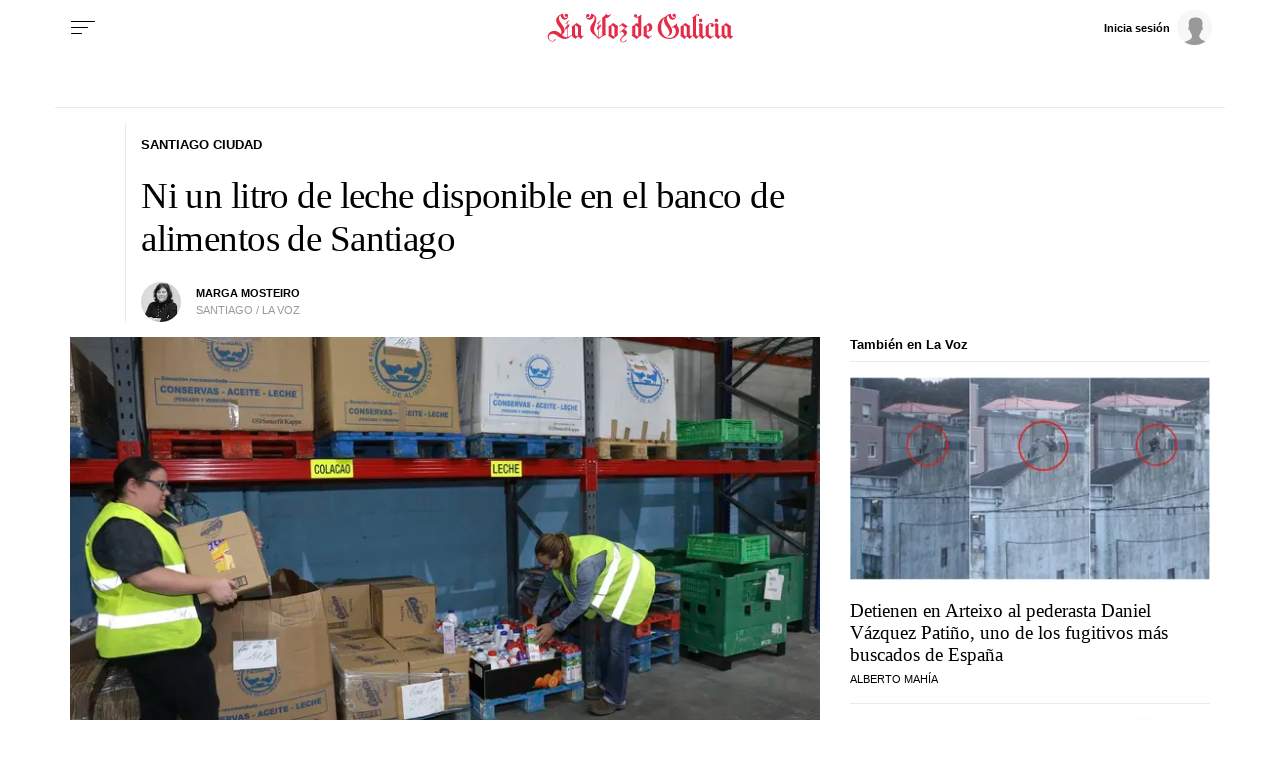

--- FILE ---
content_type: application/javascript
request_url: https://js.lavdg.com/assets/themes/lvdg/js/consentads.min.grv-305c960cb1b4f83d46591da0307c1368.js
body_size: 1052
content:
window.didomiEventListeners=window.didomiEventListeners||[],window.didomiEventListeners.push({event:"integrations.consentpassedtodfp",listener:function(e){console.log("consent Status "+e.consentStatus);var n=!0;Didomi.getUserConsentStatusForVendor("google")&&(n=!1),console.log("NoPersonalizedAds "+n),e.consentStatus?googletag.cmd.push(function(){googletag.pubads().setPrivacySettings({restrictDataProcessing:!Didomi.getUserConsentStatusForVendor("google")})}):googletag.cmd.push(function(){googletag.pubads().setPrivacySettings({nonPersonalizedAds:n})}),e.index}}),window.didomiEventListeners.push({event:"notice.shown",listener:function(){console.log("mostrado"),$("body").addClass("blocked"),dataLayer.push({event:"GAevent",eventCategory:"cookies",eventAction:"visibility_popup_didomi",eventLabel:"popup_didomi"})}}),window.didomiEventListeners.push({event:"notice.clickagree",listener:function(){console.log("clickagree"),dataLayer.push({event:"GAevent",eventCategory:"cookies",eventAction:"click_popup_didomi",eventLabel:"Aceptar"})}}),window.didomiEventListeners.push({event:"notice.clickdisagree",listener:function(){console.log("clickdisagree"),dataLayer.push({event:"GAevent",eventCategory:"cookies",eventAction:"click_popup_didomi",eventLabel:"Rechazar"})}}),window.didomiEventListeners.push({event:"notice.clickmoreinfo",listener:function(){console.log("clickmoreinfo"),dataLayer.push({event:"GAevent",eventCategory:"cookies",eventAction:"click_popup_didomi",eventLabel:"Configuración"})}}),window.didomiEventListeners.push({event:"preferences.clicksavechoices",listener:function(){console.log("preferences.clicksavechoices"),dataLayer.push({event:"GAevent",eventCategory:"cookies",eventAction:"click_popup_didomi",eventLabel:"Configuración_guardar"})}}),window.didomiEventListeners.push({event:"preferences.clickagreetoall",listener:function(){console.log("preferences.clickagreetoall"),dataLayer.push({event:"GAevent",eventCategory:"cookies",eventAction:"click_popup_didomi",eventLabel:"Configuración_guardarAll"})}}),window.didomiEventListeners.push({event:"preferences.clickdisagreetoall",listener:function(){console.log("preferences.clickdisagreetoall"),dataLayer.push({event:"GAevent",eventCategory:"cookies",eventAction:"click_popup_didomi",eventLabel:"Configuración_RechazarAll"})}}),window.didomiEventListeners.push({event:"notice.hidden",listener:function(){console.log("cerrado"),$("body").removeClass("blocked")}}),window.gdprAppliesGlobally=!0,function(){function e(e,n,t,o){var i;"function"!=typeof t||(window[s]||(window[s]=[]),i=!1,i=r?r(e,n,t):i)||window[s].push({command:e,parameter:n,callback:t,version:o})}function n(o){if(window[t]&&!0===window[t].stub&&o.data){var e,i,s="string"==typeof o.data;try{e=s?JSON.parse(o.data):o.data}catch(e){return}e[c]&&(i=e[c],window[t](i.command,i.parameter,function(e,n){var t={};t[a]={returnValue:e,success:n,callId:i.callId},o.source.postMessage(s?JSON.stringify(t):t,"*")},i.version))}}var t,s,c,a,r,o,i;t="__tcfapi",s="__tcfapiBuffer",c="__tcfapiCall",a="__tcfapiReturn",e.stub=!0,"function"!=typeof window[t]&&(window[t]=e,window.addEventListener?window.addEventListener("message",n,!1):window.attachEvent("onmessage",n)),function e(n){var t,o;window.frames[n]||(document.body&&document.body.firstChild?(t=document.body,(o=document.createElement("iframe")).style.display="none",o.name=n,o.title=n,t.insertBefore(o,t.firstChild)):setTimeout(function(){e(n)},5))}("__tcfapiLocator"),(o=document.createElement("script")).id="spcloader",o.type="text/javascript",o.async=!0,o.src="https://sdk.privacy-center.org/82e7e898-c2e7-4243-85e1-e06c7d95fb75/loader.js?target_type=notice&target=Y4qBrmL3",o.charset="utf-8",(i=document.getElementsByTagName("script")[0]).parentNode.insertBefore(o,i)}();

■ ■ ■ ■

THE PROBLEM
The data above must be reproduced exactly, without any of its pictures.

FINAL ANSWER
--- FILE ---
content_type: application/javascript
request_url: https://js.lavdg.com/assets/themes/lvdg/js/consentads.min.grv-305c960cb1b4f83d46591da0307c1368.js
body_size: 1052
content:
window.didomiEventListeners=window.didomiEventListeners||[],window.didomiEventListeners.push({event:"integrations.consentpassedtodfp",listener:function(e){console.log("consent Status "+e.consentStatus);var n=!0;Didomi.getUserConsentStatusForVendor("google")&&(n=!1),console.log("NoPersonalizedAds "+n),e.consentStatus?googletag.cmd.push(function(){googletag.pubads().setPrivacySettings({restrictDataProcessing:!Didomi.getUserConsentStatusForVendor("google")})}):googletag.cmd.push(function(){googletag.pubads().setPrivacySettings({nonPersonalizedAds:n})}),e.index}}),window.didomiEventListeners.push({event:"notice.shown",listener:function(){console.log("mostrado"),$("body").addClass("blocked"),dataLayer.push({event:"GAevent",eventCategory:"cookies",eventAction:"visibility_popup_didomi",eventLabel:"popup_didomi"})}}),window.didomiEventListeners.push({event:"notice.clickagree",listener:function(){console.log("clickagree"),dataLayer.push({event:"GAevent",eventCategory:"cookies",eventAction:"click_popup_didomi",eventLabel:"Aceptar"})}}),window.didomiEventListeners.push({event:"notice.clickdisagree",listener:function(){console.log("clickdisagree"),dataLayer.push({event:"GAevent",eventCategory:"cookies",eventAction:"click_popup_didomi",eventLabel:"Rechazar"})}}),window.didomiEventListeners.push({event:"notice.clickmoreinfo",listener:function(){console.log("clickmoreinfo"),dataLayer.push({event:"GAevent",eventCategory:"cookies",eventAction:"click_popup_didomi",eventLabel:"Configuración"})}}),window.didomiEventListeners.push({event:"preferences.clicksavechoices",listener:function(){console.log("preferences.clicksavechoices"),dataLayer.push({event:"GAevent",eventCategory:"cookies",eventAction:"click_popup_didomi",eventLabel:"Configuración_guardar"})}}),window.didomiEventListeners.push({event:"preferences.clickagreetoall",listener:function(){console.log("preferences.clickagreetoall"),dataLayer.push({event:"GAevent",eventCategory:"cookies",eventAction:"click_popup_didomi",eventLabel:"Configuración_guardarAll"})}}),window.didomiEventListeners.push({event:"preferences.clickdisagreetoall",listener:function(){console.log("preferences.clickdisagreetoall"),dataLayer.push({event:"GAevent",eventCategory:"cookies",eventAction:"click_popup_didomi",eventLabel:"Configuración_RechazarAll"})}}),window.didomiEventListeners.push({event:"notice.hidden",listener:function(){console.log("cerrado"),$("body").removeClass("blocked")}}),window.gdprAppliesGlobally=!0,function(){function e(e,n,t,o){var i;"function"!=typeof t||(window[s]||(window[s]=[]),i=!1,i=r?r(e,n,t):i)||window[s].push({command:e,parameter:n,callback:t,version:o})}function n(o){if(window[t]&&!0===window[t].stub&&o.data){var e,i,s="string"==typeof o.data;try{e=s?JSON.parse(o.data):o.data}catch(e){return}e[c]&&(i=e[c],window[t](i.command,i.parameter,function(e,n){var t={};t[a]={returnValue:e,success:n,callId:i.callId},o.source.postMessage(s?JSON.stringify(t):t,"*")},i.version))}}var t,s,c,a,r,o,i;t="__tcfapi",s="__tcfapiBuffer",c="__tcfapiCall",a="__tcfapiReturn",e.stub=!0,"function"!=typeof window[t]&&(window[t]=e,window.addEventListener?window.addEventListener("message",n,!1):window.attachEvent("onmessage",n)),function e(n){var t,o;window.frames[n]||(document.body&&document.body.firstChild?(t=document.body,(o=document.createElement("iframe")).style.display="none",o.name=n,o.title=n,t.insertBefore(o,t.firstChild)):setTimeout(function(){e(n)},5))}("__tcfapiLocator"),(o=document.createElement("script")).id="spcloader",o.type="text/javascript",o.async=!0,o.src="https://sdk.privacy-center.org/82e7e898-c2e7-4243-85e1-e06c7d95fb75/loader.js?target_type=notice&target=Y4qBrmL3",o.charset="utf-8",(i=document.getElementsByTagName("script")[0]).parentNode.insertBefore(o,i)}();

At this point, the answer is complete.